The metro Milwaukee housing market’s decline slowed last year and is expected to hit bottom this year, according to Brookfield-based Fiserv Inc.’s Case-Shiller Index.
According to the index: the metro Milwaukee housing market in the third quarter of 2010 had declined 10.9 percent since 2007, but had declined only 2.2 percent since 2009.
The metro area’s housing market is expected to dip just 0.7 percent next year, according to the index.
The Case-Shiller Index predicts that 75 percent of U.S. metro areas will have their housing markets will stabilize by the end of 2011. The other 25 percent are expected to become stable by the end of 2012.
In the third quarter of 2010, U.S. single-family home prices saw an average decrease of just 1.5 percent over the year-ago quarter, as a growing number of metro area housing markets begin to stabilize after five years of record home price declines, according to Fiserv.
Fiserv and Moody’s Analytics report that home prices have already leveled out in one out of four metro areas. Those markets include San Diego, Washington D.C. and San Francisco.
Some markets, including Milwaukee, Minneapolis, New York City and Portland, Ore., will stabilize by the end 2011.
The markets that are in the worst shape will not stabilize until the end of 2012. Those markets include: Miami, Phoenix and Las Vegas.
Even as metro markets stabilize, the Fiserv Case-Shiller data analysis indicates a slow recovery in home prices with many false starts, especially in markets with large amounts of foreclosed properties.

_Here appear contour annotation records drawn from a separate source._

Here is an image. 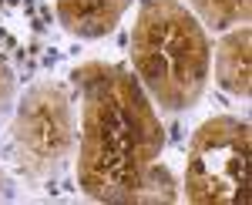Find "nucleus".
I'll return each mask as SVG.
<instances>
[{
    "label": "nucleus",
    "mask_w": 252,
    "mask_h": 205,
    "mask_svg": "<svg viewBox=\"0 0 252 205\" xmlns=\"http://www.w3.org/2000/svg\"><path fill=\"white\" fill-rule=\"evenodd\" d=\"M81 94L78 185L94 202H135L145 171L165 148V128L138 77L118 64L74 68Z\"/></svg>",
    "instance_id": "nucleus-1"
},
{
    "label": "nucleus",
    "mask_w": 252,
    "mask_h": 205,
    "mask_svg": "<svg viewBox=\"0 0 252 205\" xmlns=\"http://www.w3.org/2000/svg\"><path fill=\"white\" fill-rule=\"evenodd\" d=\"M131 68L161 111H189L212 74L205 27L182 0H145L131 31Z\"/></svg>",
    "instance_id": "nucleus-2"
},
{
    "label": "nucleus",
    "mask_w": 252,
    "mask_h": 205,
    "mask_svg": "<svg viewBox=\"0 0 252 205\" xmlns=\"http://www.w3.org/2000/svg\"><path fill=\"white\" fill-rule=\"evenodd\" d=\"M78 145L74 108L67 91L54 81H37L20 98L10 131L7 155L24 178H51L71 162Z\"/></svg>",
    "instance_id": "nucleus-3"
},
{
    "label": "nucleus",
    "mask_w": 252,
    "mask_h": 205,
    "mask_svg": "<svg viewBox=\"0 0 252 205\" xmlns=\"http://www.w3.org/2000/svg\"><path fill=\"white\" fill-rule=\"evenodd\" d=\"M185 199L192 205L249 202V121L215 114L198 125L185 162Z\"/></svg>",
    "instance_id": "nucleus-4"
},
{
    "label": "nucleus",
    "mask_w": 252,
    "mask_h": 205,
    "mask_svg": "<svg viewBox=\"0 0 252 205\" xmlns=\"http://www.w3.org/2000/svg\"><path fill=\"white\" fill-rule=\"evenodd\" d=\"M131 0H54L58 24L78 40H101L115 31Z\"/></svg>",
    "instance_id": "nucleus-5"
},
{
    "label": "nucleus",
    "mask_w": 252,
    "mask_h": 205,
    "mask_svg": "<svg viewBox=\"0 0 252 205\" xmlns=\"http://www.w3.org/2000/svg\"><path fill=\"white\" fill-rule=\"evenodd\" d=\"M215 84L235 98L252 91V31L242 24L215 44Z\"/></svg>",
    "instance_id": "nucleus-6"
},
{
    "label": "nucleus",
    "mask_w": 252,
    "mask_h": 205,
    "mask_svg": "<svg viewBox=\"0 0 252 205\" xmlns=\"http://www.w3.org/2000/svg\"><path fill=\"white\" fill-rule=\"evenodd\" d=\"M195 17H202L205 27L225 31L235 24H249L252 14V0H189Z\"/></svg>",
    "instance_id": "nucleus-7"
},
{
    "label": "nucleus",
    "mask_w": 252,
    "mask_h": 205,
    "mask_svg": "<svg viewBox=\"0 0 252 205\" xmlns=\"http://www.w3.org/2000/svg\"><path fill=\"white\" fill-rule=\"evenodd\" d=\"M135 202H165V205L178 202L172 171L155 162V165L145 171V178H141V185H138V192H135Z\"/></svg>",
    "instance_id": "nucleus-8"
},
{
    "label": "nucleus",
    "mask_w": 252,
    "mask_h": 205,
    "mask_svg": "<svg viewBox=\"0 0 252 205\" xmlns=\"http://www.w3.org/2000/svg\"><path fill=\"white\" fill-rule=\"evenodd\" d=\"M14 98H17V81H14V71L0 61V118H7V114H10Z\"/></svg>",
    "instance_id": "nucleus-9"
},
{
    "label": "nucleus",
    "mask_w": 252,
    "mask_h": 205,
    "mask_svg": "<svg viewBox=\"0 0 252 205\" xmlns=\"http://www.w3.org/2000/svg\"><path fill=\"white\" fill-rule=\"evenodd\" d=\"M7 195V175H3V168H0V199Z\"/></svg>",
    "instance_id": "nucleus-10"
}]
</instances>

“Large supplies of foreclosed properties will continue to be the biggest downside risk for home prices and metro area housing markets,” said David Stiff, chief economist, Fiserv. “Foreclosure activity declined at the end of 2010, but sales activity of bank-owned homes increased. In bubble and crash markets, the uncertain timing and volume of bank liquidated properties will cause home prices to bounce around their lows for many years.”
Data from the Fiserv Case-Shiller showed that improved housing affordability is luring many buyers into the market, as the huge decline in home prices and low mortgage interest rates have reduced the cost of owning a home to pre-bubble levels. Other factors, however, are dampening demand.
“Since a significant number of households no longer have access to mortgage credit, improving affordability does not necessarily translate into sustained housing demand in every metro market,” said Stiff.